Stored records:
________________________

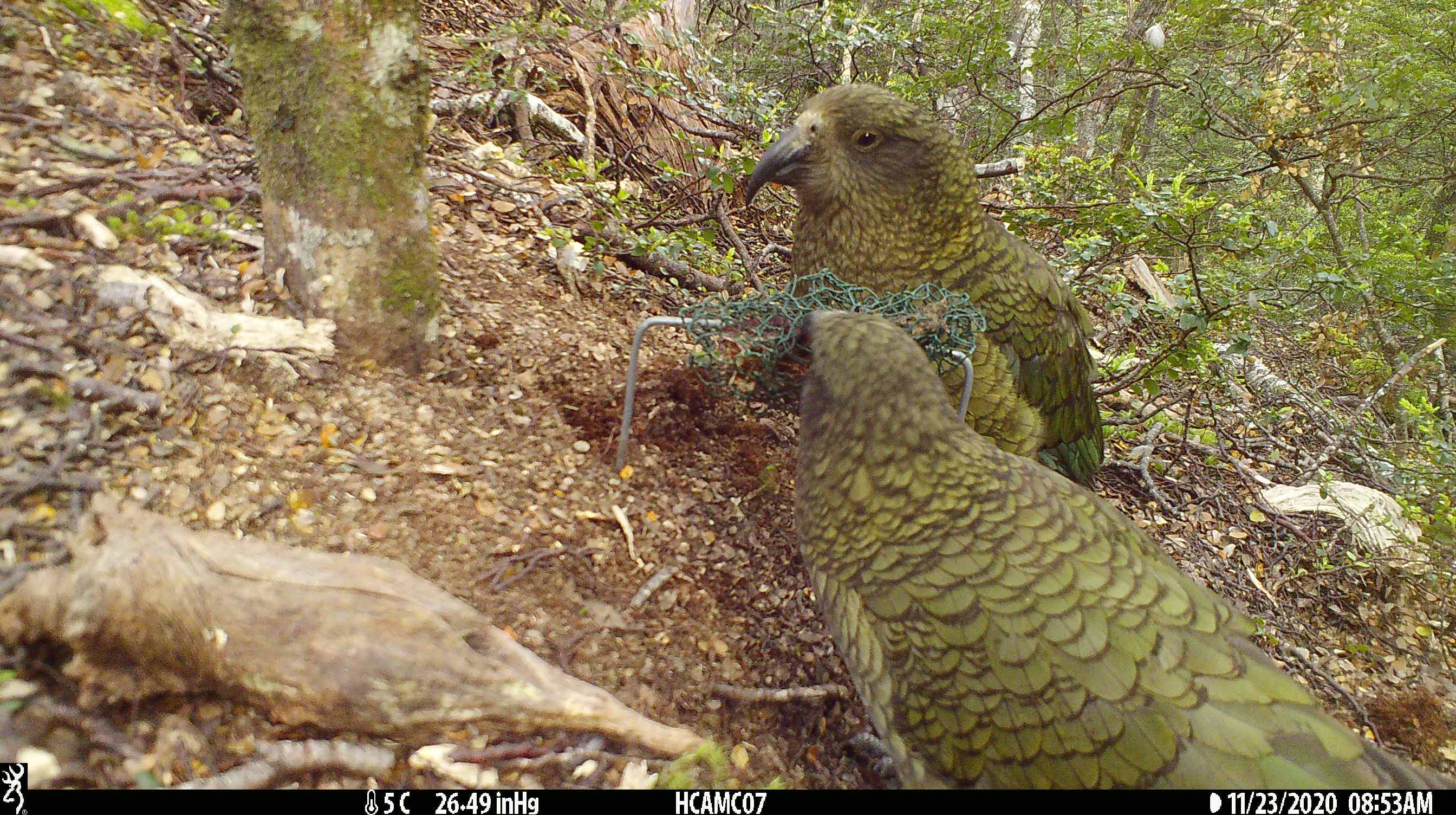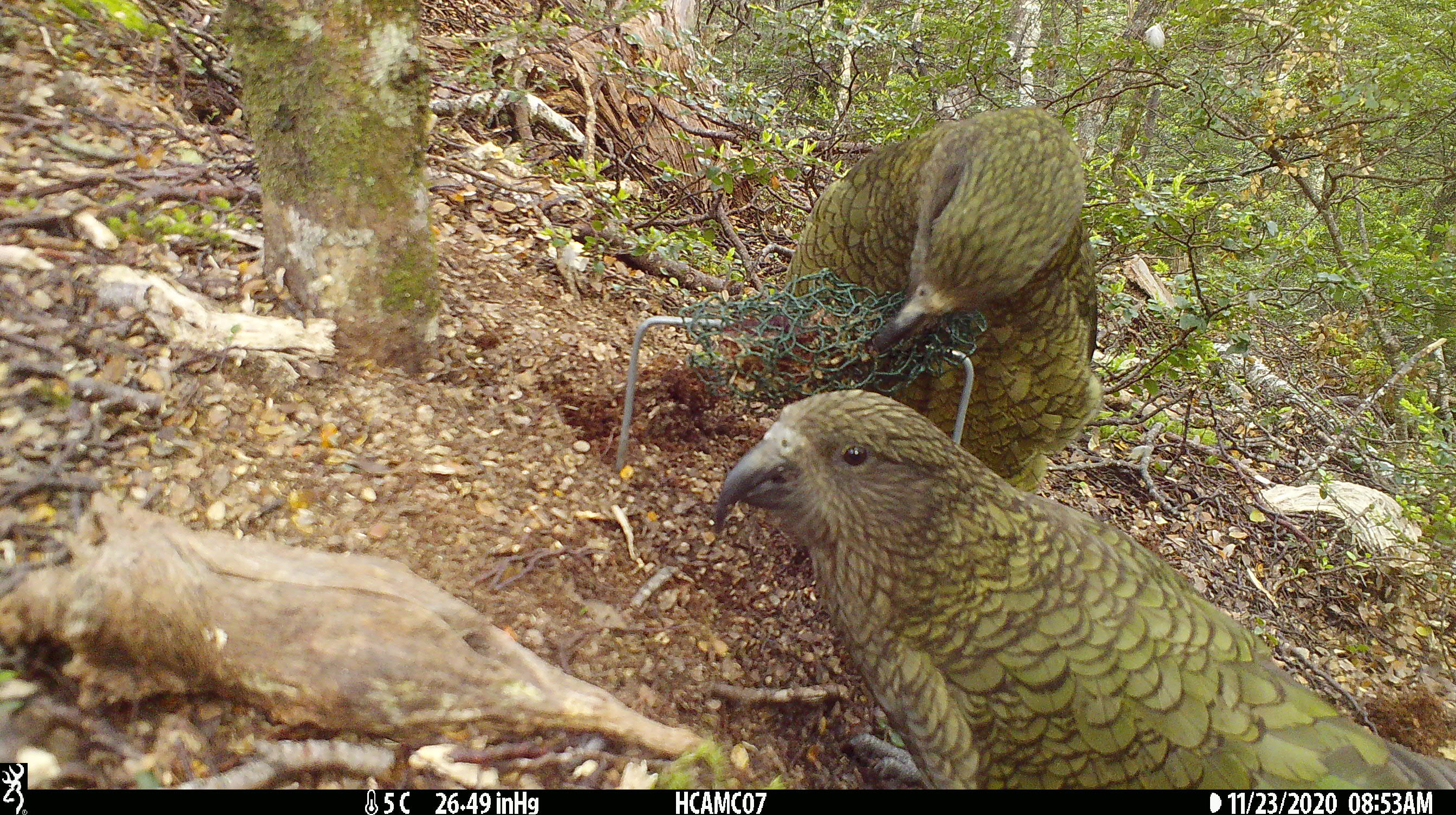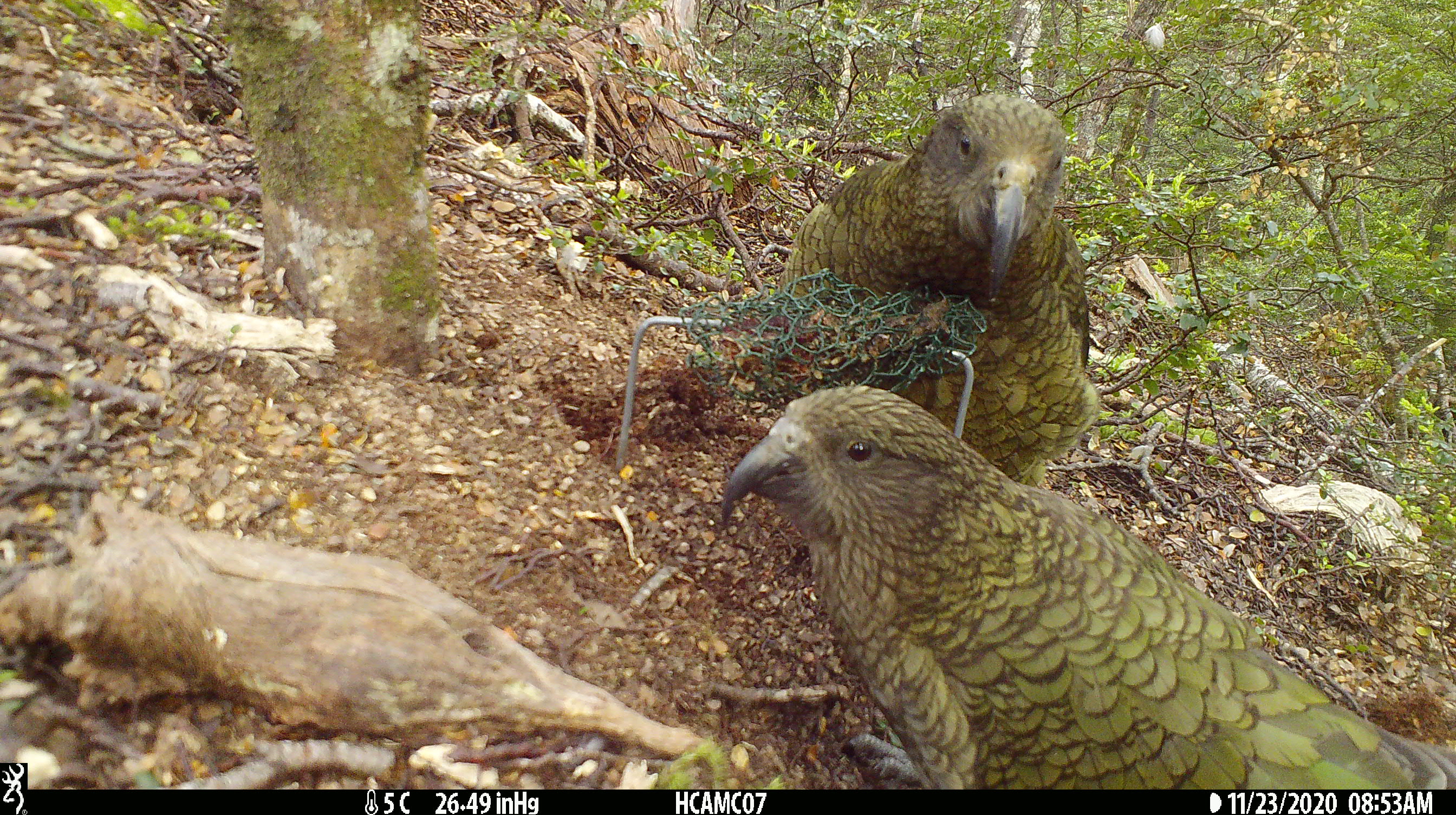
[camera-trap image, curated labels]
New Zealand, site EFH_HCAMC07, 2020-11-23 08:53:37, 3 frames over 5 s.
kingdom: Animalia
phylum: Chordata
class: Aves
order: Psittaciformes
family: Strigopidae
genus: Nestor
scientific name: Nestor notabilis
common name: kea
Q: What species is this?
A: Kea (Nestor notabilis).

________________________

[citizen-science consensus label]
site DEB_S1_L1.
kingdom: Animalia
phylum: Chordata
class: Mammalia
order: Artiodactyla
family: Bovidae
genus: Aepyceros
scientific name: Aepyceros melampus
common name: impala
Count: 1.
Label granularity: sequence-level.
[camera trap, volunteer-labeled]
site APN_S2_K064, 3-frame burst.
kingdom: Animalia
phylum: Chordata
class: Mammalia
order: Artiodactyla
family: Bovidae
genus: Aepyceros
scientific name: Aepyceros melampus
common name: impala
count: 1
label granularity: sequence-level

________________________

What the task requires ::
Some lines in the data above may hold the word "sequence". Say how many, with no other words.

Task result ::
2